The budget is fixed at compile time in BoundedBacktrackEngine.DEFAULT_BACKTRACK_BUDGET (1_000_000). There is no runtime API to change it.

Thread Safety

  • Pattern — immutable after construction; share freely across threads.
  • Matcher — not thread-safe; create one per thread from a shared Pattern.
  • Transducer — immutable; share freely. applyUp, applyDown, tokenize, invert, and compose are thread-safe (Phase 6 complete).
  • LazyDfaEngine — thread-safe; its DfaStateCache uses ConcurrentHashMap.
  • PikeVmEngine and BoundedBacktrackEngine — not thread-safe; the Matcher layer provides per-thread isolation.
// Pattern is thread-safe — share it.
private static final Pattern EMAIL =
    Pattern.compile("[a-zA-Z0-9._%+-]+@[a-zA-Z0-9.-]+\\.[a-zA-Z]{2,}");

// Matcher is NOT thread-safe — create per call.
public boolean isValidEmail(String email) {
    return EMAIL.matcher(email).matches();
}

Input Validation

Pattern.compile throws PatternSyntaxException on invalid regex syntax. The exception includes the pattern string and the error index within it.

try {
    Pattern.compile("[a-z");
} catch (PatternSyntaxException e) {
    System.out.println(e.getMessage());  // describes the syntax error
    System.out.println(e.getIndex());    // position of the error in the pattern
}

Memory Bounds

The DfaStateCache in LazyDfaEngine is bounded at 1,024 states. When the bound is reached the cache is flushed and the current match call falls back to PikeVmEngine. Memory usage does not grow unboundedly even for patterns that generate many DFA states.

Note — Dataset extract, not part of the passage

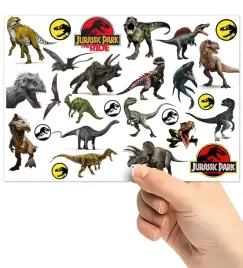 tatuaze-zmywalne-wodne-dla-dzieci-dzieciece-jurassic-wzory-super-jakosc
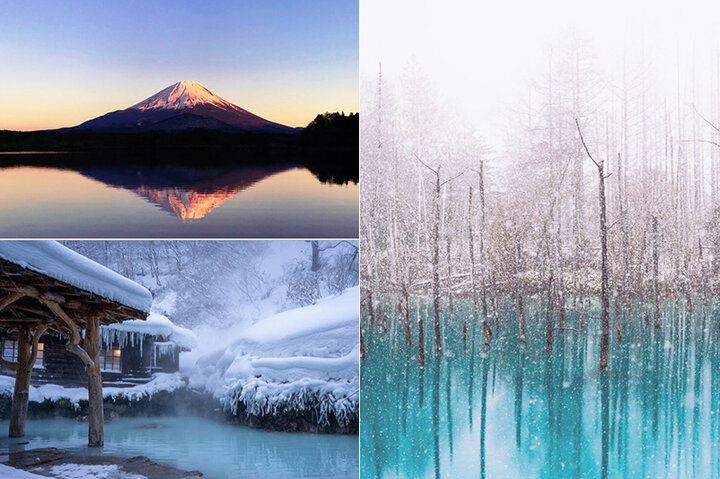 北海道 美瑛の青い池から富士山が美しく見える精進湖まで 雪や氷が彩る日本の冬景色7選 ことりっぷ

AhoCorasickPrefilter and VectorLiteralPrefilter are constructed at compile time and hold no mutable state. Their size is proportional to the number of literals extracted from the pattern prefix.

Dependency Surface

Orbit has no external runtime dependencies. It requires JDK 21 or later. The VectorLiteralPrefilter uses jdk.incubator.vector (ShortVector) for SIMD-accelerated literal scanning; this is a standard JDK incubator module with no native code.

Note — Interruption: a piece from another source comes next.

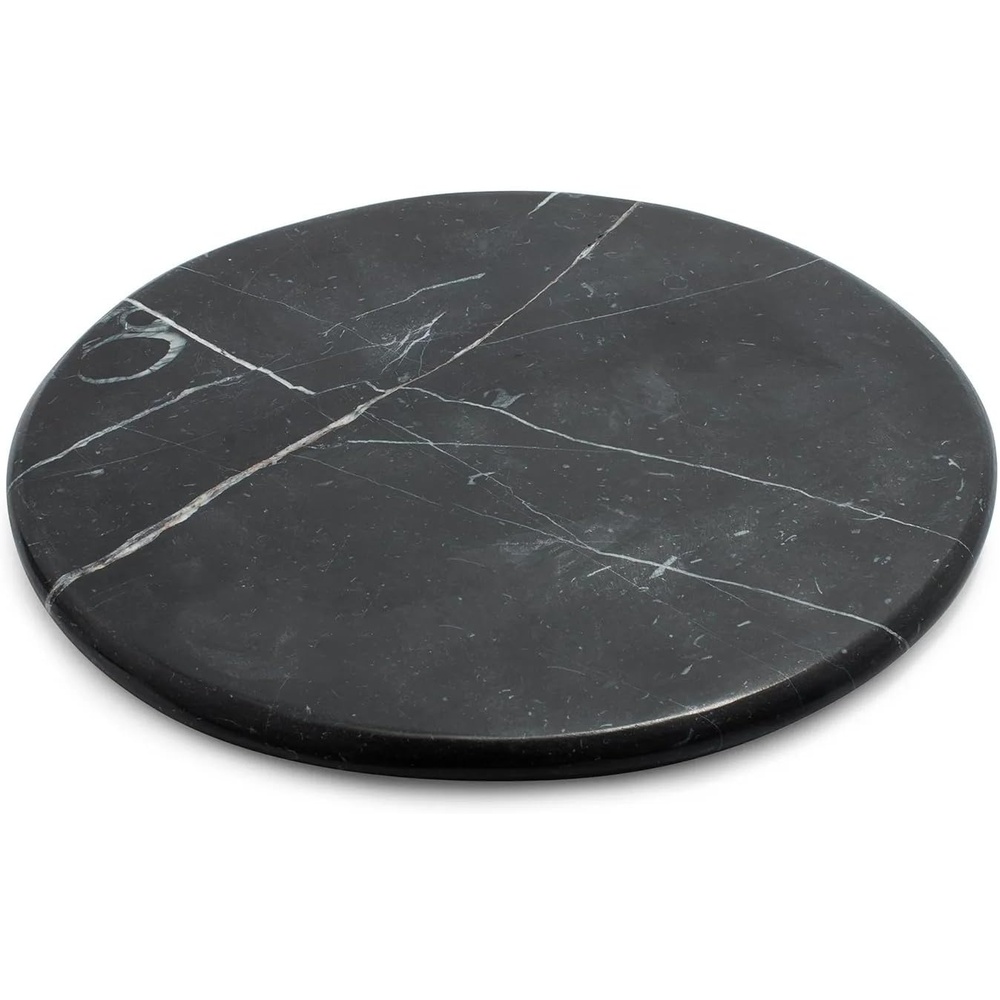 image:imageSur La Table Round Marquina Marble Board Black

No native code, no JNI, no sun.misc.Unsafe.

Best Practices

  1. Compile patterns at startup, not per request.
  2. Create one Matcher per thread from a shared Pattern.
  3. Catch MatchTimeoutException in code that handles NEEDS_BACKTRACKER patterns on untrusted input.
  4. Do not compile user-supplied strings as patterns without validation against an allowlist.
  5. Patterns that are DFA_SAFE or ONE_PASS_SAFE (check via pattern.engineHint()) are safe against ReDoS without a budget.